EXTRACTED ENTRIES
• • •
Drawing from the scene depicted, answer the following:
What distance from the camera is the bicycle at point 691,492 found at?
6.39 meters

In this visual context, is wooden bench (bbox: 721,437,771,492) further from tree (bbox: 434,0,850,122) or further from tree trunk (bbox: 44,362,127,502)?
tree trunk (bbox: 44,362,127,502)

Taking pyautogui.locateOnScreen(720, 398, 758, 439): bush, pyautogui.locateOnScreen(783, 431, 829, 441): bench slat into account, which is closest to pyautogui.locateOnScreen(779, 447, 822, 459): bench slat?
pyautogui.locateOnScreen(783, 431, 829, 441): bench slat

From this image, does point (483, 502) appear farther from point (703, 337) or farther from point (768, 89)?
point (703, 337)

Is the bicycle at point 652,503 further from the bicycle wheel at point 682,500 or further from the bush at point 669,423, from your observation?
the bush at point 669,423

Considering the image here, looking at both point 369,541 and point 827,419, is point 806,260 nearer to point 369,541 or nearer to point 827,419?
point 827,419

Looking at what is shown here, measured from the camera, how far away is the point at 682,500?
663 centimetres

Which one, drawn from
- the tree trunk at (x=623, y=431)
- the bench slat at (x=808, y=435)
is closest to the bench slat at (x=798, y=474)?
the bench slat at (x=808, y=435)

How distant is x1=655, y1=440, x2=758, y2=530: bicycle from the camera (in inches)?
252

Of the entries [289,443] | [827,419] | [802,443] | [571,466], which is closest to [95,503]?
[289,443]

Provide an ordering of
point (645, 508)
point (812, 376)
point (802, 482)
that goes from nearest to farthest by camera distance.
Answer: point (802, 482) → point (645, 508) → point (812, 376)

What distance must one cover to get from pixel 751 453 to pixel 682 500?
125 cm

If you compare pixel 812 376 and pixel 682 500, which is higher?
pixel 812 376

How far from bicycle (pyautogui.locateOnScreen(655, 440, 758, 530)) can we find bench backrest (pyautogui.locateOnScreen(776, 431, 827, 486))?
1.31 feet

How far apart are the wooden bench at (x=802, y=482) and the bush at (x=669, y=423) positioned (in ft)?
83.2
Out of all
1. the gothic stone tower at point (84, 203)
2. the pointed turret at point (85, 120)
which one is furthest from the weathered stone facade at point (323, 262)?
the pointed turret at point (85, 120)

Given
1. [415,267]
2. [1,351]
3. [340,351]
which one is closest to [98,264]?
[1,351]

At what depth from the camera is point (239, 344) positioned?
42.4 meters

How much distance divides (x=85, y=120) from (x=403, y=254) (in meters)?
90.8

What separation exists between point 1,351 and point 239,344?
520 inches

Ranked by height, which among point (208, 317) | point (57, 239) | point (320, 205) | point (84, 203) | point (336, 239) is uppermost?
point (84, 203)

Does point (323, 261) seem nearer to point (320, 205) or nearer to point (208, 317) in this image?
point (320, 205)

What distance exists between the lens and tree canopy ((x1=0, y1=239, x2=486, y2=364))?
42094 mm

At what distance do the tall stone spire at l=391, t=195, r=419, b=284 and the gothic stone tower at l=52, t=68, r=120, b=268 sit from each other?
• • •
EXERCISE
All of the data above should be transcribed exactly.

FINISHED EXERCISE
Drawing from the scene depicted, answer the following:
What distance from the camera is the bicycle at point 691,492 found at?
6.39 meters

In this visual context, is wooden bench (bbox: 721,437,771,492) further from tree (bbox: 434,0,850,122) or further from tree trunk (bbox: 44,362,127,502)?
tree trunk (bbox: 44,362,127,502)

Taking pyautogui.locateOnScreen(720, 398, 758, 439): bush, pyautogui.locateOnScreen(783, 431, 829, 441): bench slat into account, which is closest to pyautogui.locateOnScreen(779, 447, 822, 459): bench slat?
pyautogui.locateOnScreen(783, 431, 829, 441): bench slat

From this image, does point (483, 502) appear farther from point (703, 337) or farther from point (768, 89)?
point (703, 337)

Is the bicycle at point 652,503 further from the bicycle wheel at point 682,500 or further from the bush at point 669,423, from your observation?
the bush at point 669,423

Considering the image here, looking at both point 369,541 and point 827,419, is point 806,260 nearer to point 369,541 or nearer to point 827,419?
point 827,419

Looking at what is shown here, measured from the camera, how far away is the point at 682,500?
663 centimetres

Which one, drawn from
- the tree trunk at (x=623, y=431)
- the bench slat at (x=808, y=435)
is closest to the bench slat at (x=798, y=474)?
the bench slat at (x=808, y=435)

How distant is x1=655, y1=440, x2=758, y2=530: bicycle from the camera (in inches)?
252

Of the entries [289,443] | [827,419] | [802,443] | [571,466], which is closest to [95,503]?
[289,443]

Provide an ordering of
point (645, 508)
point (812, 376)
point (802, 482)
that goes from nearest to farthest by camera distance.
Answer: point (802, 482) → point (645, 508) → point (812, 376)

What distance must one cover to get from pixel 751 453 to pixel 682 500?
125 cm

If you compare pixel 812 376 and pixel 682 500, which is higher?
pixel 812 376

How far from bicycle (pyautogui.locateOnScreen(655, 440, 758, 530)) can we find bench backrest (pyautogui.locateOnScreen(776, 431, 827, 486))?
1.31 feet

How far apart are the wooden bench at (x=802, y=482) and the bush at (x=669, y=423) positioned (in ft)?
83.2
Out of all
1. the gothic stone tower at point (84, 203)
2. the pointed turret at point (85, 120)
which one is furthest from the weathered stone facade at point (323, 262)?
the pointed turret at point (85, 120)

Given
1. [415,267]
2. [1,351]
3. [340,351]
which one is closest to [98,264]?
[1,351]

At what depth from the camera is point (239, 344) positioned?
42.4 meters

How much distance divides (x=85, y=120) from (x=403, y=254) (in meters)?
90.8

What separation exists between point 1,351 and point 239,344?
520 inches

Ranked by height, which among point (208, 317) | point (57, 239) | point (320, 205) | point (84, 203) | point (336, 239) is uppermost?
point (84, 203)

Does point (323, 261) seem nearer to point (320, 205) or nearer to point (208, 317) in this image?
point (320, 205)

What distance exists between the lens and tree canopy ((x1=0, y1=239, x2=486, y2=364))?
42094 mm

At what distance do the tall stone spire at l=391, t=195, r=419, b=284 and the gothic stone tower at l=52, t=68, r=120, b=268 sit from each other?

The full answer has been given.